A rendering of Legacy Apartments at 751 Vose Ave. in Orange — Courtesy: LJ Reynolds Construction Co.
By Joshua Burd
Lee & Associates New Jersey has arranged a $12.5 million construction loan for a 51-unit multifamily project in Orange, the brokerage firm announced Monday.
The private developer, Kimble Wright, recently hosted a groundbreaking ceremony for the project at 751 Vose Ave., with completion slated for spring 2022. Parkview Financial is providing the loan for the collection of one- and two-bedroom apartments.
“We are gratified to have identified a quality construction lender and to have closed this financing transaction during COVID-19 pandemic,” said Gary Sopko of Lee & Associates New Jersey, who represented the borrower alongside Jerry Joseph. “Closing took longer than in typical markets, but Parkview Financial was an open-minded partner who saw the value on this ground-up luxury residential project with a committed, passionate developer.”

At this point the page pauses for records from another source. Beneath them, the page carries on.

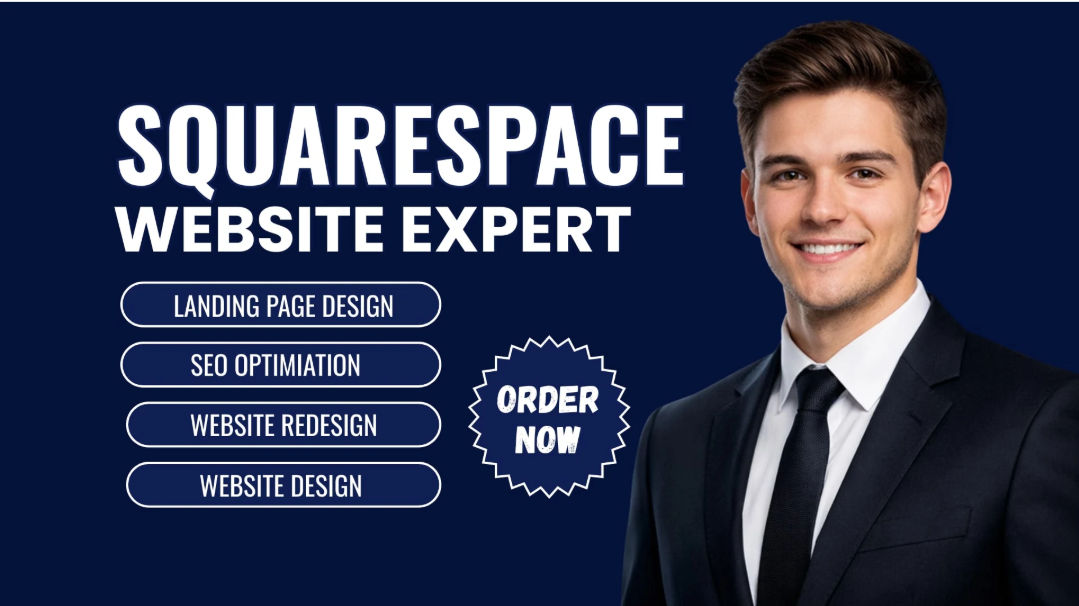 I will update, edit, revamp, and redesign your Squarespace website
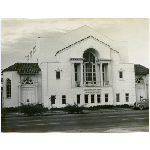 Church of Jesus Christ of Latter-Day Saints, northwest corner of MacArthur Boulevard and Webster Street, 1953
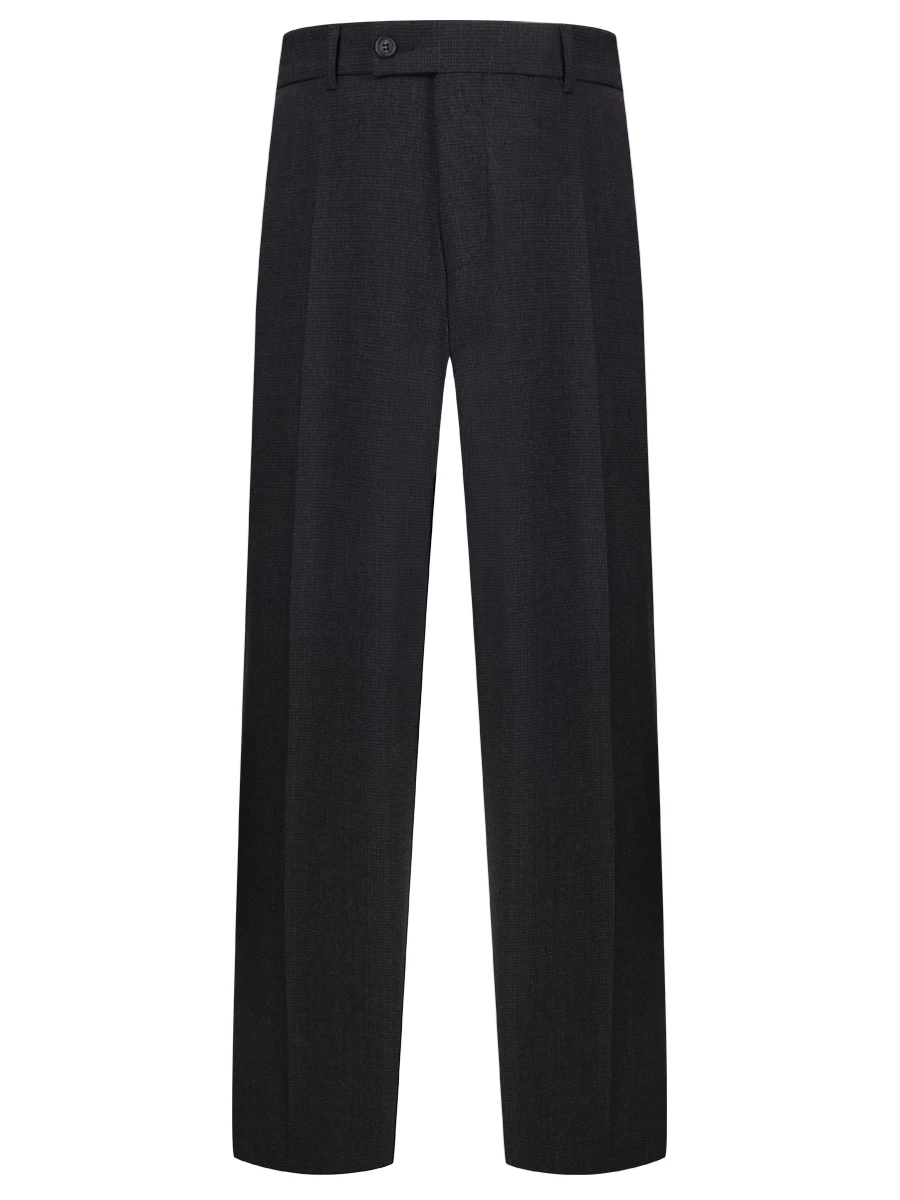 Брюки однотонные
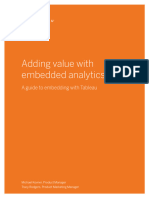 Embedded Analytics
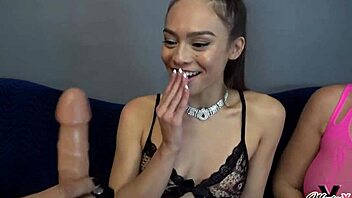 maxine x big tits ebony lesbian squirting orgasm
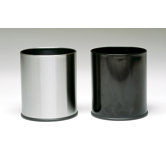 Metal Series Monarch 4 Gallon Round Wastebasket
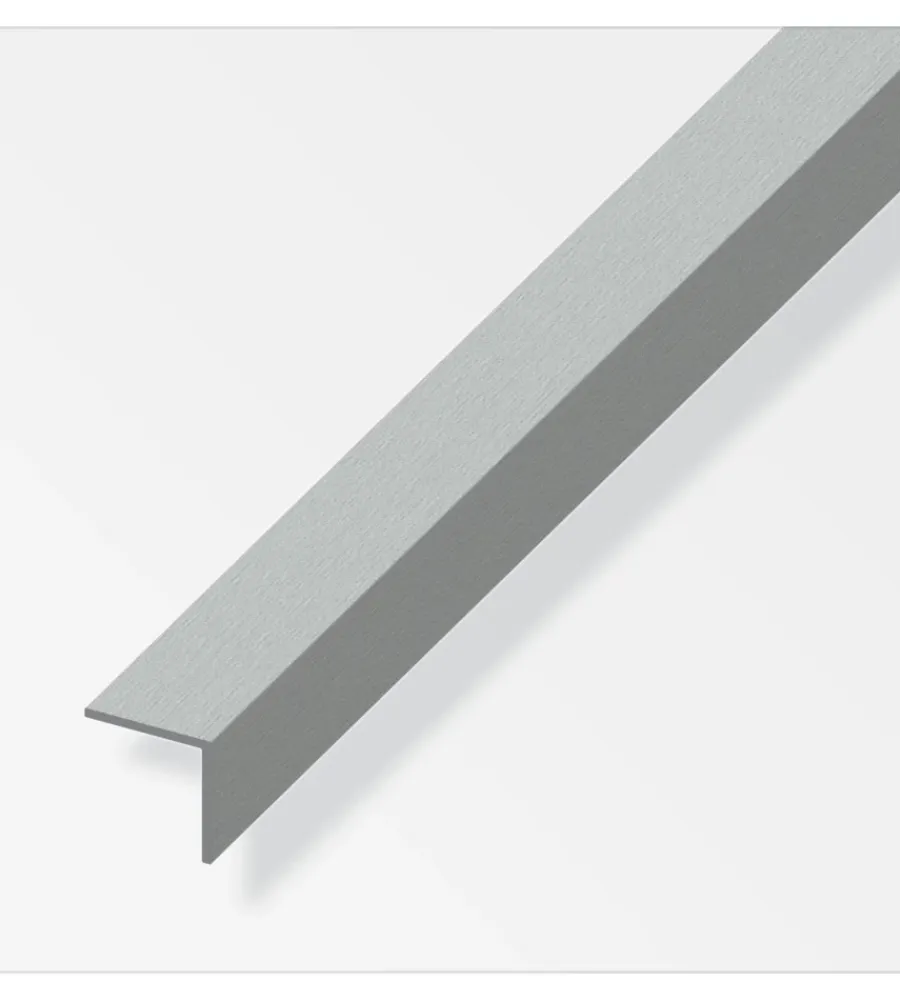 Ferramenta Per Mobili E Infissi-Alfer aluminium Angolare alluminio 25x25 inox.spa1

In a news release, the brokerage team noted that Wright is a former Newark school teacher and NFL player, who set out to develop the project as a legacy for his family and those he grew up around. The project, known as The Legacy, will be within walking distance of the Mountain Avenue train station and offer amenities such as a rooftop terrace, a second-floor fitness center and an on-site Zipcar.
LJ Reynolds Construction Co. is the general contractor for the project.
“As an educator, many of the students didn’t have or see any role models,” Wright said. “This new development is a way to give back. I’m hoping this project inspires a new generation of young African Americans to pursue a career in real estate development. I also want to advise them to redevelop their own communities. With the success of my project, I encourage financial institutions to give more African-Americans the opportunity to rebuild their communities.”
Parkview is a direct private lender based in Los Angeles.
“Parkview Financial sees this submarket as one that demonstrates resilient demand for apartments, as vacancies have tightened during the pandemic,” said Paul Rahimian, the firm’s CEO. “This increase in occupancy is likely a result of capturing renter outflow from New York City due to more people being able to work from home at least a portion of the time.”